### Supplied text:
####################

From 7d0857c10d7afc2d1d2dd5001509218123f00f8d Mon Sep 17 00:00:00 2001
From: Will Chen <willchen90@gmail.com>
Date: Mon, 14 Apr 2025 23:56:11 -0700
Subject: [PATCH] Add macOS cert for release workflow

---
 .github/workflows/release.yml |  2 ++
 tools/add-macos-cert.sh       | 47 +++++++++++++++++++++++++++++++++++
 2 files changed, 49 insertions(+)
 create mode 100644 tools/add-macos-cert.sh

diff --git a/.github/workflows/release.yml b/.github/workflows/release.yml
index 57a679e..853d6fb 100644
--- a/.github/workflows/release.yml
+++ b/.github/workflows/release.yml
@@ -27,6 +27,8 @@ jobs:
         with:
           node-version: 20
       - run: npm ci
+      - name: add macos cert
+        run: chmod +x tools/add-macos-cert.sh && . ./tools/add-macos-cert.sh
       - name: Publish app
         env:
           GITHUB_TOKEN: ${{ secrets.GITHUB_TOKEN }}
diff --git a/tools/add-macos-cert.sh b/tools/add-macos-cert.sh
new file mode 100644
index 0000000..b2c76fc
--- /dev/null
+++ b/tools/add-macos-cert.sh
@@ -0,0 +1,47 @@
+# Based on https://github.com/electron/fiddle/blob/c3f3e9cc30a2341970575e27a7117a71e56e0b2a/tools/add-macos-cert.sh
+#!/usr/bin/env bash
+
+set -eo pipefail
+
+KEY_CHAIN=build.keychain
+MACOS_CERT_P12_FILE=certificate.p12
+
+# Check if the variable is set
+if [ -n "$MACOS_CERT_P12" ]; then
+  # If the variable is set, print its length
+  variable_length=${#MACOS_CERT_P12}
+  echo "MACOS_CERT_P12 is set. Length: $variable_length"

####################

[Graph interpretation data]
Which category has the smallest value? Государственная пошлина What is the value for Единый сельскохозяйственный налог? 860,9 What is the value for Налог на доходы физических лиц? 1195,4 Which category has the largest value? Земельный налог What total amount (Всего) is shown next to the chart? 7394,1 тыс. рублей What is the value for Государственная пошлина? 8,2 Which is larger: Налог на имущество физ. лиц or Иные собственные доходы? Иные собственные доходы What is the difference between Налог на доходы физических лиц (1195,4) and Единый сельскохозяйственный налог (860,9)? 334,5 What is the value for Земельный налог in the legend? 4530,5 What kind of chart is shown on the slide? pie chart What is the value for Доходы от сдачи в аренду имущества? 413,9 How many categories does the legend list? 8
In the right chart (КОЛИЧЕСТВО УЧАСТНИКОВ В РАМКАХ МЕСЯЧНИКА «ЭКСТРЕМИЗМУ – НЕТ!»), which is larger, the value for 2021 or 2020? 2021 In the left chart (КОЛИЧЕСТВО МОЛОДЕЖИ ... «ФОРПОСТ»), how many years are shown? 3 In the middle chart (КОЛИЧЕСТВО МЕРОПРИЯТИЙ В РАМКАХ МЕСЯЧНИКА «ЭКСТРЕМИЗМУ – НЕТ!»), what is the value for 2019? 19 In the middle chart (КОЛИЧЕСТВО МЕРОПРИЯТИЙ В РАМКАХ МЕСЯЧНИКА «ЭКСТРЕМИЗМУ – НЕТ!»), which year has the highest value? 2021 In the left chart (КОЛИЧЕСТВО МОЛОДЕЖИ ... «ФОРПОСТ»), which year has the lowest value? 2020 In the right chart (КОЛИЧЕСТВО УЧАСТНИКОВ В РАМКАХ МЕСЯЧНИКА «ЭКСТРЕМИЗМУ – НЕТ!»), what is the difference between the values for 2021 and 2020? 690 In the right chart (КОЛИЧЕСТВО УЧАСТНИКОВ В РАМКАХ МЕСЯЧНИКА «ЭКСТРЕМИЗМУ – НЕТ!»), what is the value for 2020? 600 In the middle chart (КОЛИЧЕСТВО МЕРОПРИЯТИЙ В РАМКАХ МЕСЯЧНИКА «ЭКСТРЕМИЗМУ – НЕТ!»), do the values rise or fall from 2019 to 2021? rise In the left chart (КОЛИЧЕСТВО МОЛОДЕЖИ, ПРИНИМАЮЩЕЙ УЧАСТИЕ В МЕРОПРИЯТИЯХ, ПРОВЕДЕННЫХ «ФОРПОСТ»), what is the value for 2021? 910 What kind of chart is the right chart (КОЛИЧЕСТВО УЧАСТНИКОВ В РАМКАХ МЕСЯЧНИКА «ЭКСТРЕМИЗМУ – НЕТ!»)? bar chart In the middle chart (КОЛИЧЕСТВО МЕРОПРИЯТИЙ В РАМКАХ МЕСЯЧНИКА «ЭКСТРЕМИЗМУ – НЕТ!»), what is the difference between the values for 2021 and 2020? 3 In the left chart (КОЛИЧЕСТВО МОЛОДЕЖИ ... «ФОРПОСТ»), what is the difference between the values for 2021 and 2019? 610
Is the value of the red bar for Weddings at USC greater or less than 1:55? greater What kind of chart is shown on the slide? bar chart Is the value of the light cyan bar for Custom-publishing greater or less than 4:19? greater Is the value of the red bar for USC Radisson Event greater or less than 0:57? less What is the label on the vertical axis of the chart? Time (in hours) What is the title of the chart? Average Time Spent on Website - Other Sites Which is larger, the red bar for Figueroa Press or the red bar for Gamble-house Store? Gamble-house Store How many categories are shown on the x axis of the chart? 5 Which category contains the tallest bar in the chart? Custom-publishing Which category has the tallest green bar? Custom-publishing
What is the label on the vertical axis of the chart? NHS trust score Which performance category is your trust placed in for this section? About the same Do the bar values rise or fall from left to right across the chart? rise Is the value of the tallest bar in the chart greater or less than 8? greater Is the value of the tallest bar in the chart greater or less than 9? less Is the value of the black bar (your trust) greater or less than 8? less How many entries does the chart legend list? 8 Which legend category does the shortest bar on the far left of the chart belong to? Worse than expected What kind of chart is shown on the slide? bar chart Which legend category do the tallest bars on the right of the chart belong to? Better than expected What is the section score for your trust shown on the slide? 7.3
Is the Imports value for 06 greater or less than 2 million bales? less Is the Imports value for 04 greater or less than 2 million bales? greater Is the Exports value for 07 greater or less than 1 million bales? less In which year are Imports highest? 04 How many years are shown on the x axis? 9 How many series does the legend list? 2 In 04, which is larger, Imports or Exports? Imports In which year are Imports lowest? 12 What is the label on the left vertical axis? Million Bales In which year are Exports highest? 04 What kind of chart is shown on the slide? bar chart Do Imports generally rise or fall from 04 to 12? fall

####################

### Task requirements:
#1 Write out the part of the patch starting at "From 7d0857c10d7afc2d1d2dd5001509218123f00f8d Mon" and ending at "changed, 49 insertions(+)".
#2 Answer these questions from the patch:
(a) How many insertions does it report in total?
(b) What Node version does the release workflow set?
(c) What value is assigned to KEY_CHAIN?
Answer from the patch alone.

### Answers to the tasks:
#1
From 7d0857c10d7afc2d1d2dd5001509218123f00f8d Mon Sep 17 00:00:00 2001
From: Will Chen <willchen90@gmail.com>
Date: Mon, 14 Apr 2025 23:56:11 -0700
Subject: [PATCH] Add macOS cert for release workflow

---
 .github/workflows/release.yml |  2 ++
 tools/add-macos-cert.sh       | 47 +++++++++++++++++++++++++++++++++++
 2 files changed, 49 insertions(+)

#2
(a) 49
(b) 20
(c) build.keychain